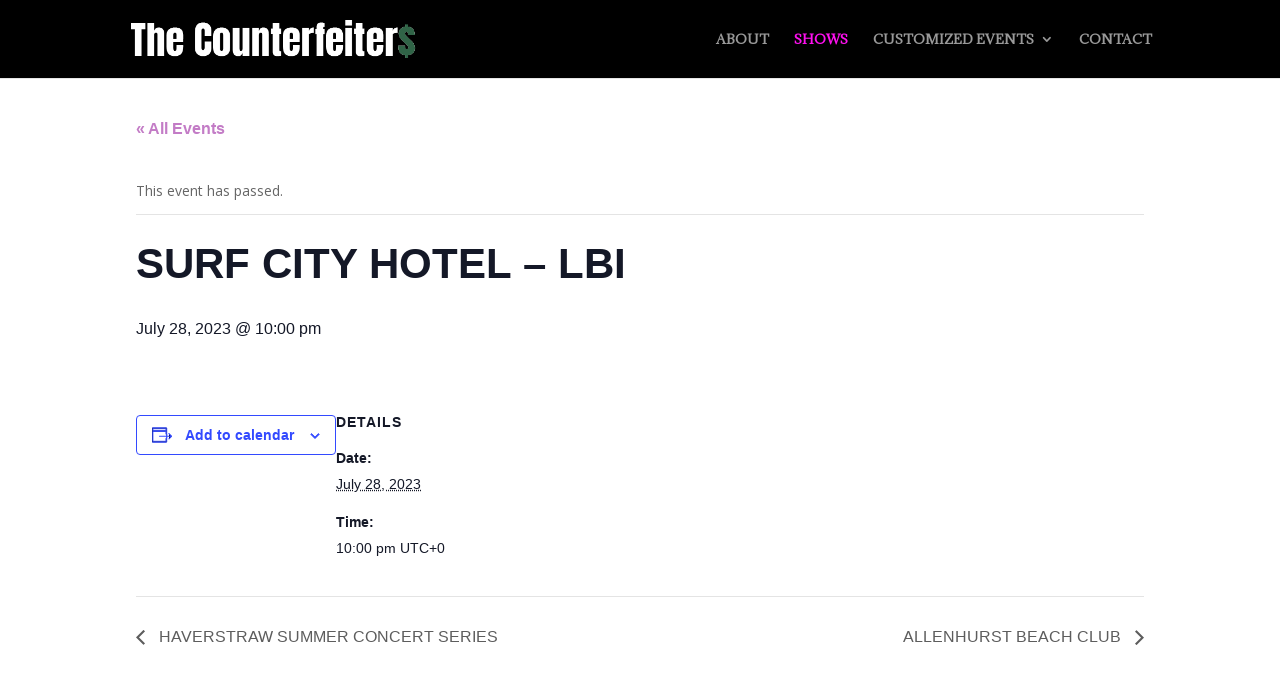

--- FILE ---
content_type: text/css
request_url: https://www.thecounterfeitersband.com/wp-content/et-cache/62079/et-divi-dynamic-tb-61556-62079-late.css
body_size: -81
content:
@font-face{font-family:ETmodules;font-display:block;src:url(//www.thecounterfeitersband.com/wp-content/themes/Divi/core/admin/fonts/modules/all/modules.eot);src:url(//www.thecounterfeitersband.com/wp-content/themes/Divi/core/admin/fonts/modules/all/modules.eot?#iefix) format("embedded-opentype"),url(//www.thecounterfeitersband.com/wp-content/themes/Divi/core/admin/fonts/modules/all/modules.woff) format("woff"),url(//www.thecounterfeitersband.com/wp-content/themes/Divi/core/admin/fonts/modules/all/modules.ttf) format("truetype"),url(//www.thecounterfeitersband.com/wp-content/themes/Divi/core/admin/fonts/modules/all/modules.svg#ETmodules) format("svg");font-weight:400;font-style:normal}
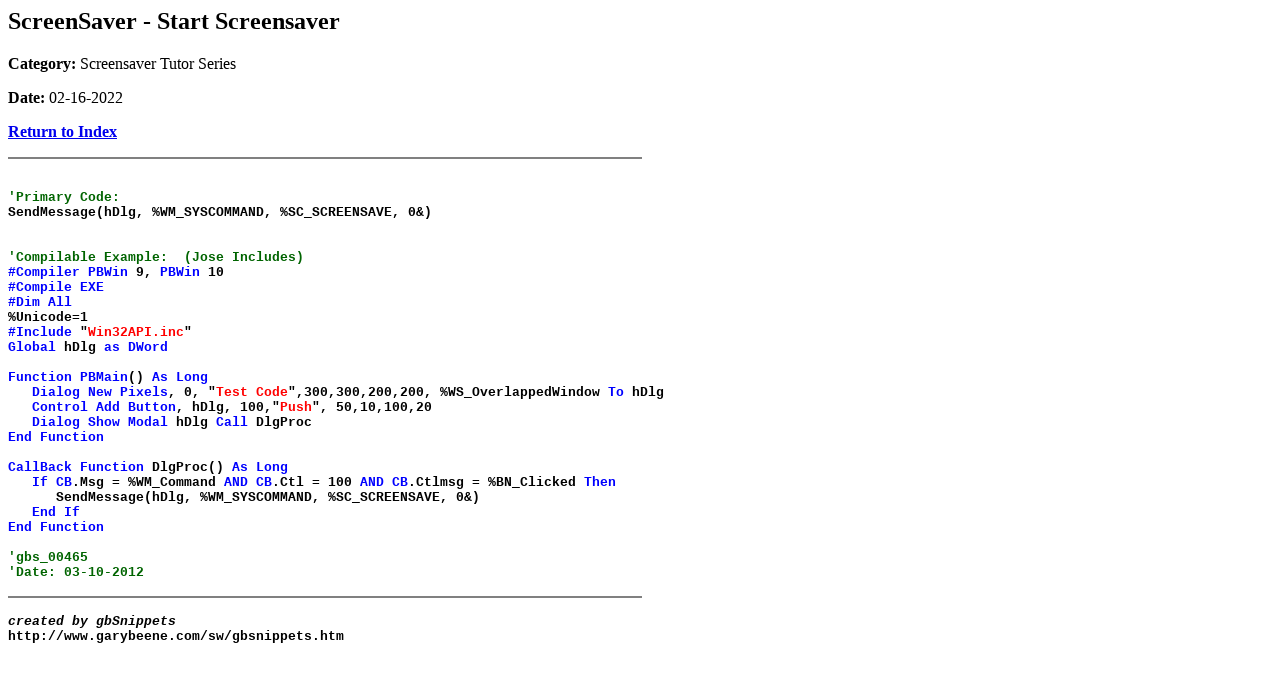

--- FILE ---
content_type: text/html; charset=UTF-8
request_url: https://www.garybeene.com/power/code/gbsnippets1102.htm
body_size: 795
content:
<html><body>
<h2>ScreenSaver - Start Screensaver</h2>
<b>Category:</b> Screensaver Tutor Series
<p><b>Date:</b> 02-16-2022
<p><a href="index.htm"><b>Return to Index</b></a>
<font face='Courier New' size=-1 > <b>
<p><hr noshade size=2 width=50% align=left><p>
&nbsp;<br>
<font color=darkgreen>'Primary&nbsp;Code:</font><br>
SendMessage(hDlg,&nbsp;%WM_SYSCOMMAND,&nbsp;%SC_SCREENSAVE,&nbsp;0&)<br>
&nbsp;<br>
&nbsp;<br>
<font color=darkgreen>'Compilable&nbsp;Example:&nbsp;&nbsp;(Jose&nbsp;Includes)</font><br>
<font color=blue>#Compiler</font>&nbsp;<font color=blue>PBWin</font>&nbsp;9,&nbsp;<font color=blue>PBWin</font>&nbsp;10<br>
<font color=blue>#Compile</font>&nbsp;<font color=blue>EXE</font><br>
<font color=blue>#Dim</font>&nbsp;<font color=blue>All</font><br>
%Unicode=1<br>
<font color=blue>#Include</font>&nbsp;"<font color=red>Win32API.inc</font>"<br>
<font color=blue>Global</font>&nbsp;hDlg&nbsp;<font color=blue>as</font>&nbsp;<font color=blue>DWord</font><br>
&nbsp;<br>
<font color=blue>Function</font>&nbsp;<font color=blue>PBMain</font>()&nbsp;<font color=blue>As</font>&nbsp;<font color=blue>Long</font><br>
&nbsp;&nbsp;&nbsp;<font color=blue>Dialog</font>&nbsp;<font color=blue>New</font>&nbsp;<font color=blue>Pixels</font>,&nbsp;0,&nbsp;"<font color=red>Test&nbsp;Code</font>",300,300,200,200,&nbsp;%WS_OverlappedWindow&nbsp;<font color=blue>To</font>&nbsp;hDlg<br>
&nbsp;&nbsp;&nbsp;<font color=blue>Control</font>&nbsp;<font color=blue>Add</font>&nbsp;<font color=blue>Button</font>,&nbsp;hDlg,&nbsp;100,"<font color=red>Push</font>",&nbsp;50,10,100,20<br>
&nbsp;&nbsp;&nbsp;<font color=blue>Dialog</font>&nbsp;<font color=blue>Show</font>&nbsp;<font color=blue>Modal</font>&nbsp;hDlg&nbsp;<font color=blue>Call</font>&nbsp;DlgProc<br>
<font color=blue>End</font>&nbsp;<font color=blue>Function</font><br>
&nbsp;<br>
<font color=blue>CallBack</font>&nbsp;<font color=blue>Function</font>&nbsp;DlgProc()&nbsp;<font color=blue>As</font>&nbsp;<font color=blue>Long</font><br>
&nbsp;&nbsp;&nbsp;<font color=blue>If</font>&nbsp;<font color=blue>CB</font>.Msg&nbsp;=&nbsp;%WM_Command&nbsp;<font color=blue>AND</font>&nbsp;<font color=blue>CB</font>.Ctl&nbsp;=&nbsp;100&nbsp;<font color=blue>AND</font>&nbsp;<font color=blue>CB</font>.Ctlmsg&nbsp;=&nbsp;%BN_Clicked&nbsp;<font color=blue>Then</font><br>
&nbsp;&nbsp;&nbsp;&nbsp;&nbsp;&nbsp;SendMessage(hDlg,&nbsp;%WM_SYSCOMMAND,&nbsp;%SC_SCREENSAVE,&nbsp;0&)<br>
&nbsp;&nbsp;&nbsp;<font color=blue>End</font>&nbsp;<font color=blue>If</font><br>
<font color=blue>End</font>&nbsp;<font color=blue>Function</font><br>
&nbsp;<br>
<font color=darkgreen>'gbs_00465</font><br>
<font color=darkgreen>'Date:&nbsp;03-10-2012</font><br>

<p><hr noshade size=2 width=50% align=left><p>
<i>created by gbSnippets</i><br>
http://www.garybeene.com/sw/gbsnippets.htm</i>
</body></html>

======

Reproduce every entry above exactly, and omit the pictures.

**Answer space:**
--- FILE ---
content_type: text/css
request_url: https://www.thecounterfeitersband.com/wp-content/et-cache/62079/et-divi-dynamic-tb-61556-62079-late.css
body_size: -81
content:
@font-face{font-family:ETmodules;font-display:block;src:url(//www.thecounterfeitersband.com/wp-content/themes/Divi/core/admin/fonts/modules/all/modules.eot);src:url(//www.thecounterfeitersband.com/wp-content/themes/Divi/core/admin/fonts/modules/all/modules.eot?#iefix) format("embedded-opentype"),url(//www.thecounterfeitersband.com/wp-content/themes/Divi/core/admin/fonts/modules/all/modules.woff) format("woff"),url(//www.thecounterfeitersband.com/wp-content/themes/Divi/core/admin/fonts/modules/all/modules.ttf) format("truetype"),url(//www.thecounterfeitersband.com/wp-content/themes/Divi/core/admin/fonts/modules/all/modules.svg#ETmodules) format("svg");font-weight:400;font-style:normal}

--- FILE ---
content_type: text/html; charset=UTF-8
request_url: https://www.garybeene.com/power/code/gbsnippets1102.htm
body_size: 795
content:
<html><body>
<h2>ScreenSaver - Start Screensaver</h2>
<b>Category:</b> Screensaver Tutor Series
<p><b>Date:</b> 02-16-2022
<p><a href="index.htm"><b>Return to Index</b></a>
<font face='Courier New' size=-1 > <b>
<p><hr noshade size=2 width=50% align=left><p>
&nbsp;<br>
<font color=darkgreen>'Primary&nbsp;Code:</font><br>
SendMessage(hDlg,&nbsp;%WM_SYSCOMMAND,&nbsp;%SC_SCREENSAVE,&nbsp;0&)<br>
&nbsp;<br>
&nbsp;<br>
<font color=darkgreen>'Compilable&nbsp;Example:&nbsp;&nbsp;(Jose&nbsp;Includes)</font><br>
<font color=blue>#Compiler</font>&nbsp;<font color=blue>PBWin</font>&nbsp;9,&nbsp;<font color=blue>PBWin</font>&nbsp;10<br>
<font color=blue>#Compile</font>&nbsp;<font color=blue>EXE</font><br>
<font color=blue>#Dim</font>&nbsp;<font color=blue>All</font><br>
%Unicode=1<br>
<font color=blue>#Include</font>&nbsp;"<font color=red>Win32API.inc</font>"<br>
<font color=blue>Global</font>&nbsp;hDlg&nbsp;<font color=blue>as</font>&nbsp;<font color=blue>DWord</font><br>
&nbsp;<br>
<font color=blue>Function</font>&nbsp;<font color=blue>PBMain</font>()&nbsp;<font color=blue>As</font>&nbsp;<font color=blue>Long</font><br>
&nbsp;&nbsp;&nbsp;<font color=blue>Dialog</font>&nbsp;<font color=blue>New</font>&nbsp;<font color=blue>Pixels</font>,&nbsp;0,&nbsp;"<font color=red>Test&nbsp;Code</font>",300,300,200,200,&nbsp;%WS_OverlappedWindow&nbsp;<font color=blue>To</font>&nbsp;hDlg<br>
&nbsp;&nbsp;&nbsp;<font color=blue>Control</font>&nbsp;<font color=blue>Add</font>&nbsp;<font color=blue>Button</font>,&nbsp;hDlg,&nbsp;100,"<font color=red>Push</font>",&nbsp;50,10,100,20<br>
&nbsp;&nbsp;&nbsp;<font color=blue>Dialog</font>&nbsp;<font color=blue>Show</font>&nbsp;<font color=blue>Modal</font>&nbsp;hDlg&nbsp;<font color=blue>Call</font>&nbsp;DlgProc<br>
<font color=blue>End</font>&nbsp;<font color=blue>Function</font><br>
&nbsp;<br>
<font color=blue>CallBack</font>&nbsp;<font color=blue>Function</font>&nbsp;DlgProc()&nbsp;<font color=blue>As</font>&nbsp;<font color=blue>Long</font><br>
&nbsp;&nbsp;&nbsp;<font color=blue>If</font>&nbsp;<font color=blue>CB</font>.Msg&nbsp;=&nbsp;%WM_Command&nbsp;<font color=blue>AND</font>&nbsp;<font color=blue>CB</font>.Ctl&nbsp;=&nbsp;100&nbsp;<font color=blue>AND</font>&nbsp;<font color=blue>CB</font>.Ctlmsg&nbsp;=&nbsp;%BN_Clicked&nbsp;<font color=blue>Then</font><br>
&nbsp;&nbsp;&nbsp;&nbsp;&nbsp;&nbsp;SendMessage(hDlg,&nbsp;%WM_SYSCOMMAND,&nbsp;%SC_SCREENSAVE,&nbsp;0&)<br>
&nbsp;&nbsp;&nbsp;<font color=blue>End</font>&nbsp;<font color=blue>If</font><br>
<font color=blue>End</font>&nbsp;<font color=blue>Function</font><br>
&nbsp;<br>
<font color=darkgreen>'gbs_00465</font><br>
<font color=darkgreen>'Date:&nbsp;03-10-2012</font><br>

<p><hr noshade size=2 width=50% align=left><p>
<i>created by gbSnippets</i><br>
http://www.garybeene.com/sw/gbsnippets.htm</i>
</body></html>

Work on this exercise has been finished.